El W07 apabulló en todas partes. Bakú, pura tracción y velocidad punta, tal vez fue su mayor paliza. (Fuente: contadorgodinez.com)

La forma de hacerlo, eso sí, ha sido diferente. Su ventaja no se ha caracterizado por ser gigantesca, sino por ser constante. Carrera tras carrera, la diferencia entre Mercedes y su más inmediato perseguidor parecía la misma: un par de decimillas en ritmo de carrera, y medio segundo en clasificación. Llegado el domingo, por tanto, no había nada que hacer: con ambos bólidos en P1 y P2, podían gestionar la carrera a su antojo. Cualquier intento de undercut era fácilmente repelido al construir una ventaja de 2-3 segundos antes de la primera parada. Incluso cuando el ritmo era idéntico, simplemente clasificar delante les aseguraba el doblete. Las veces que no lo han conseguido (y en los tres primeros cuartos de temporada fallaron muy a menudo) se debieron a que debido a esa escasa ventaja cualquier pequeño contratiempo suponía la pérdida de muchas plazas. Hablamos, claro, de esas nefastas arrancadas en Australia, Baréin, Canadá, Alemania, Italia o Japón (no todas culpa del coche, todo sea dicho, y algunas acabaron igualmente en 1-2 para Mercedes), amén de los pequeños problemas de fiabilidad aparecidos en diversas sesiones de clasificación y la ya famosa rotura de Malasia. Pero más allá de eso, el W07 ha sido, sencillamente, perfecto. Las dos únicas pistas en las que un equipo osó toserles fueron Mónaco y Singapur, y en ambas se llevaron el triunfo final. Eso nos indica que el coche no ha tenido ningún punto débil. Su motor es excelente y jamás les ha faltado velocidad punta, pero no sólo con ella han logrado el título. Su rendimiento en curvas de todo tipo ha sido excelso: las lentas del Hungaroring, las medias de Sochi o las rápidas de Silverstone, en todos estos trazados lograron el doblete (aunque la FIA se lo quitase luego en el último citado) porque el equilibrio del coche es magnífico.

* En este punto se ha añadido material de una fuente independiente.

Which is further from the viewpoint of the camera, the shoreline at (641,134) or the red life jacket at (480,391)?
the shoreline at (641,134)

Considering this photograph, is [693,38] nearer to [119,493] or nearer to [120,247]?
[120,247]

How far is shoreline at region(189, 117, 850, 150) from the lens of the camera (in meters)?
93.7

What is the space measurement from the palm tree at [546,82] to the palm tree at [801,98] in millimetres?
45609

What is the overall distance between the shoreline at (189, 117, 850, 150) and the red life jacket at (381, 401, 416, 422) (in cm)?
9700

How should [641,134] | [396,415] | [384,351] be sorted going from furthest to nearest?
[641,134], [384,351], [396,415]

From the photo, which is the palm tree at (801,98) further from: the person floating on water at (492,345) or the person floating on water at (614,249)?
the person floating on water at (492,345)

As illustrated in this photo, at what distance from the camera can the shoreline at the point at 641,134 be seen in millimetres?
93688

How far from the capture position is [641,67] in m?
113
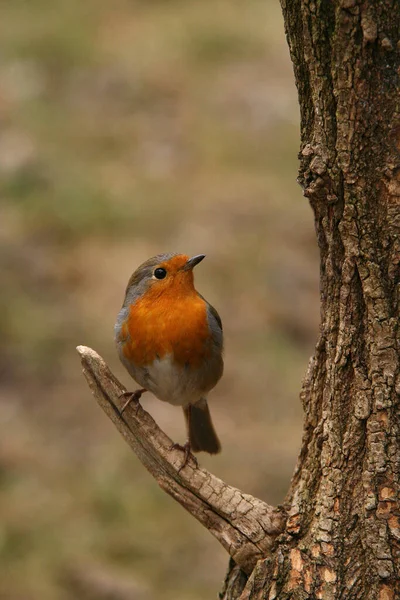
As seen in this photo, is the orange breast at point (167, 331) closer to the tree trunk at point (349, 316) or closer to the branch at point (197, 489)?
the branch at point (197, 489)

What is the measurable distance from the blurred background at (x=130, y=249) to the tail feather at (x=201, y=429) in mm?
1193

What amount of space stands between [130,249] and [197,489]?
477cm

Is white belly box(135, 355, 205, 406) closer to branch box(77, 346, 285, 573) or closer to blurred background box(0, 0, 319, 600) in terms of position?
branch box(77, 346, 285, 573)

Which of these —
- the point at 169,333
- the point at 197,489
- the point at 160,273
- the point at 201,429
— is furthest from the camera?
the point at 201,429

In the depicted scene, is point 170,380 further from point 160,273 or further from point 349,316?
point 349,316

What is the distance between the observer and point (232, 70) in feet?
34.7

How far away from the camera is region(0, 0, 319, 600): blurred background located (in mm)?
5871

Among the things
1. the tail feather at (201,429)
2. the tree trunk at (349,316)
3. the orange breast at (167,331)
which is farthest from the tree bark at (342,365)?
the tail feather at (201,429)

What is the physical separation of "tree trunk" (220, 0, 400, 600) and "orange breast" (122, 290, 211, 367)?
90 cm

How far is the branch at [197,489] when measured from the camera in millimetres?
3465

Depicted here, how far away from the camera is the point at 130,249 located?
320 inches

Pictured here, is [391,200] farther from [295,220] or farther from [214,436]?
[295,220]

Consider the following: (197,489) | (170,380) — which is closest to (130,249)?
(170,380)

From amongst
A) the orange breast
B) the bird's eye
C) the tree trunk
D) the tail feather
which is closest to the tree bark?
the tree trunk
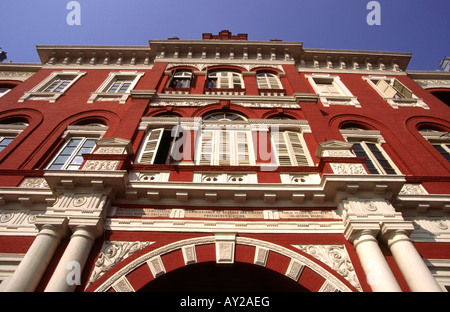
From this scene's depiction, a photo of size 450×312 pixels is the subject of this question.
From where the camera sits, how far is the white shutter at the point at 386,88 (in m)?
13.2

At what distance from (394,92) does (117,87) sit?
12716mm

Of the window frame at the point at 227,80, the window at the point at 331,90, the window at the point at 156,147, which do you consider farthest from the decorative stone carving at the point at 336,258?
the window frame at the point at 227,80

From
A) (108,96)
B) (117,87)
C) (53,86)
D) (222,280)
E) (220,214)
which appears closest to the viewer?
(222,280)

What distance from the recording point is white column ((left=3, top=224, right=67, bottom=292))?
16.6 ft

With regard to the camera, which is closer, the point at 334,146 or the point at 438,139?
the point at 334,146

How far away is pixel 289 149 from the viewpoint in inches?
371

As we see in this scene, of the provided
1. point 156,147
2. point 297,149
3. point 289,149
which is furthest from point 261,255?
point 156,147

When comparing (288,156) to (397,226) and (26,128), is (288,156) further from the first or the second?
(26,128)

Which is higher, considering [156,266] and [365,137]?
[365,137]

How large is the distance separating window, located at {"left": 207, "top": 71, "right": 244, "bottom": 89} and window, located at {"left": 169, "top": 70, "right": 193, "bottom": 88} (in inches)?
37.7

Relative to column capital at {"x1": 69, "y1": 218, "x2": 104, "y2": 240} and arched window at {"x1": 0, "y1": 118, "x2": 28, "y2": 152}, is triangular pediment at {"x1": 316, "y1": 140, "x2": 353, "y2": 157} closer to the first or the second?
column capital at {"x1": 69, "y1": 218, "x2": 104, "y2": 240}

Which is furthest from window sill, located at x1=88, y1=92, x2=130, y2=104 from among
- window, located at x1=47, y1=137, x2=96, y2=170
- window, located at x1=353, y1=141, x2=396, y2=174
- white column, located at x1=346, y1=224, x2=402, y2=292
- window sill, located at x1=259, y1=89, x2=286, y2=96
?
white column, located at x1=346, y1=224, x2=402, y2=292

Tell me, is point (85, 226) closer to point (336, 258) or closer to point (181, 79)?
point (336, 258)

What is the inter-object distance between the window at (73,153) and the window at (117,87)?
8.40ft
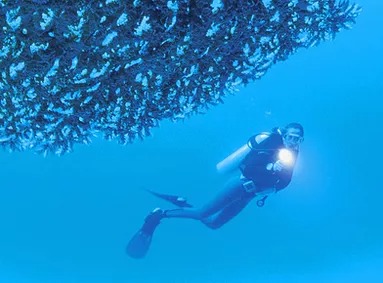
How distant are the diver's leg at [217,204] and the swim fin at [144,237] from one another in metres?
0.88

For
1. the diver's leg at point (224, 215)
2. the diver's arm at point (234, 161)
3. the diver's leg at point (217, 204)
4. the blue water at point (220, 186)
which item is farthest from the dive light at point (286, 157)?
the blue water at point (220, 186)

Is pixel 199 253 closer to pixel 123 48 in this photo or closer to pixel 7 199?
pixel 7 199

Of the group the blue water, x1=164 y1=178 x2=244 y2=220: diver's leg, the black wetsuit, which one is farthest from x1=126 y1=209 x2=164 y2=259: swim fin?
the blue water

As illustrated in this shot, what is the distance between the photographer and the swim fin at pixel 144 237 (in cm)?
1532

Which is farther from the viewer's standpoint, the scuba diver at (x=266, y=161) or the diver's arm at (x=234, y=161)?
Answer: the diver's arm at (x=234, y=161)

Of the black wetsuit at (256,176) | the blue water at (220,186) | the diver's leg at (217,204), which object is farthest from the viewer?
the blue water at (220,186)

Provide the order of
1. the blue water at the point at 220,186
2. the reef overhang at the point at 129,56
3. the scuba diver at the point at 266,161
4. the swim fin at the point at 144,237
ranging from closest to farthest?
the reef overhang at the point at 129,56 < the scuba diver at the point at 266,161 < the swim fin at the point at 144,237 < the blue water at the point at 220,186

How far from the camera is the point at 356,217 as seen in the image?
1905 inches

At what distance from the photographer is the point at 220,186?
46562 mm

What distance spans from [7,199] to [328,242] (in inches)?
1527

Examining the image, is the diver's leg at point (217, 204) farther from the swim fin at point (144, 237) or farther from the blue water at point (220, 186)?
the blue water at point (220, 186)

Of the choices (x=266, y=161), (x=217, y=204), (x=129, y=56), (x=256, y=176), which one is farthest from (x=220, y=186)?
(x=129, y=56)

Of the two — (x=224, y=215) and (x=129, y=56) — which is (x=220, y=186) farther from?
(x=129, y=56)

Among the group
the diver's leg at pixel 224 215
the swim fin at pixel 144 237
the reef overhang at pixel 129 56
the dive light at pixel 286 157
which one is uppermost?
the swim fin at pixel 144 237
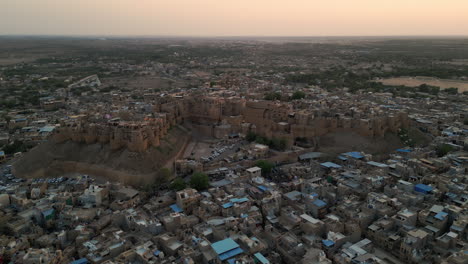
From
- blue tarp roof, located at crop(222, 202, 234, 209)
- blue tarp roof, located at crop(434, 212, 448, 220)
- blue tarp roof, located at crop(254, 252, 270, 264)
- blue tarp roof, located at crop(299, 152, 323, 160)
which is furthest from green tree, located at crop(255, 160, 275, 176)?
blue tarp roof, located at crop(434, 212, 448, 220)

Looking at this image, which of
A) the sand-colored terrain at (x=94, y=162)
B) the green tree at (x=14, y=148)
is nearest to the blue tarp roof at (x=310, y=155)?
the sand-colored terrain at (x=94, y=162)

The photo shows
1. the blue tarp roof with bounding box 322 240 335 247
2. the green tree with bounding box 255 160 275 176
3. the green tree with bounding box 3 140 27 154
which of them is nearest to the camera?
the blue tarp roof with bounding box 322 240 335 247

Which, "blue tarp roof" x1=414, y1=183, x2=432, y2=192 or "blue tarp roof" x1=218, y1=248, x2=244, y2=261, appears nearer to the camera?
"blue tarp roof" x1=218, y1=248, x2=244, y2=261

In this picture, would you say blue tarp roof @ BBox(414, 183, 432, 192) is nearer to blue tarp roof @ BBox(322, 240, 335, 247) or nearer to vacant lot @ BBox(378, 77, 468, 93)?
blue tarp roof @ BBox(322, 240, 335, 247)

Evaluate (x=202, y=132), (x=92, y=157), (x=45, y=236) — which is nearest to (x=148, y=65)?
(x=202, y=132)

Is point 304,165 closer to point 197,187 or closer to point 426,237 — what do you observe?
point 197,187

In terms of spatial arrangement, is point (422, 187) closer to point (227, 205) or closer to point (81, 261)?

Pero si en algún lado ha destacado el Mercedes, seguramente sea en la brillante tracción en curvas lentas. Los pilotos podían aplastar el gas casi como si tuvieran controlador de tracción porque a nivel mecánico la zaga del W07 era perfecta.

Rosberg Singapur

La arrolladora actuación de Rosberg en Singapur nos confirmó a todos que iba en serio a por el título. (Fuente: skysports.com)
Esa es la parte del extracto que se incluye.